What you need to do –
Below this sentence is a listing; return exactly its lines from the one with "[camera trap, expert-labeled]" to the one with "common name: eastern chipmunk", both kept, and nothing more.

Data provided –

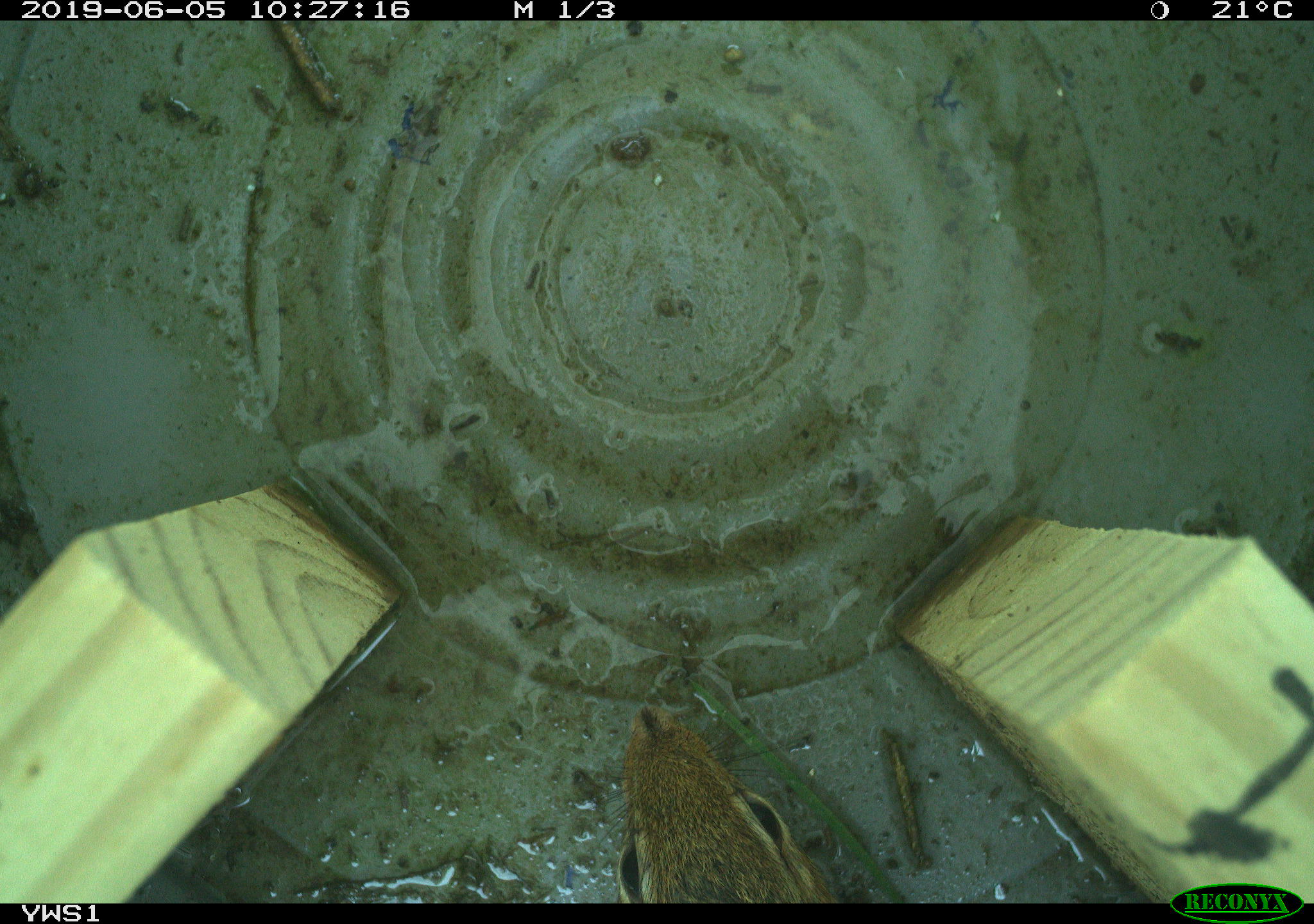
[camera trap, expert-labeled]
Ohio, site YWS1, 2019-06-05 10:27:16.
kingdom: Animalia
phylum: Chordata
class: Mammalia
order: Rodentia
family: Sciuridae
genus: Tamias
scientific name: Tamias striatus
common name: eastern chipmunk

* * *

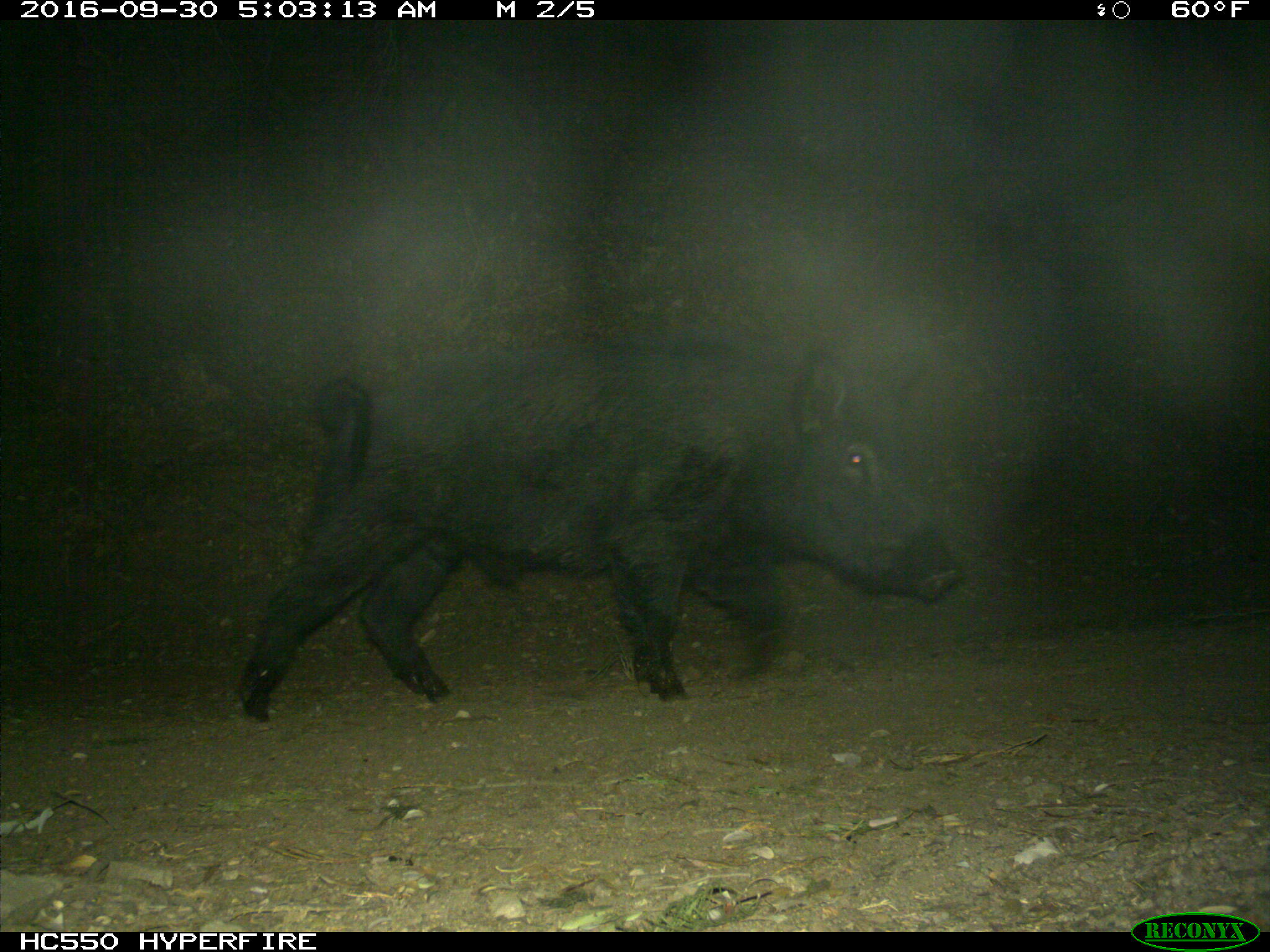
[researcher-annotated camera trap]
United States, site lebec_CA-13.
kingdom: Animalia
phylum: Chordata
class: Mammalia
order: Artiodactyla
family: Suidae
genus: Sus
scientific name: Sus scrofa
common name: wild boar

Exercise result –
[camera trap, expert-labeled]
Ohio, site YWS1, 2019-06-05 10:27:16.
kingdom: Animalia
phylum: Chordata
class: Mammalia
order: Rodentia
family: Sciuridae
genus: Tamias
scientific name: Tamias striatus
common name: eastern chipmunk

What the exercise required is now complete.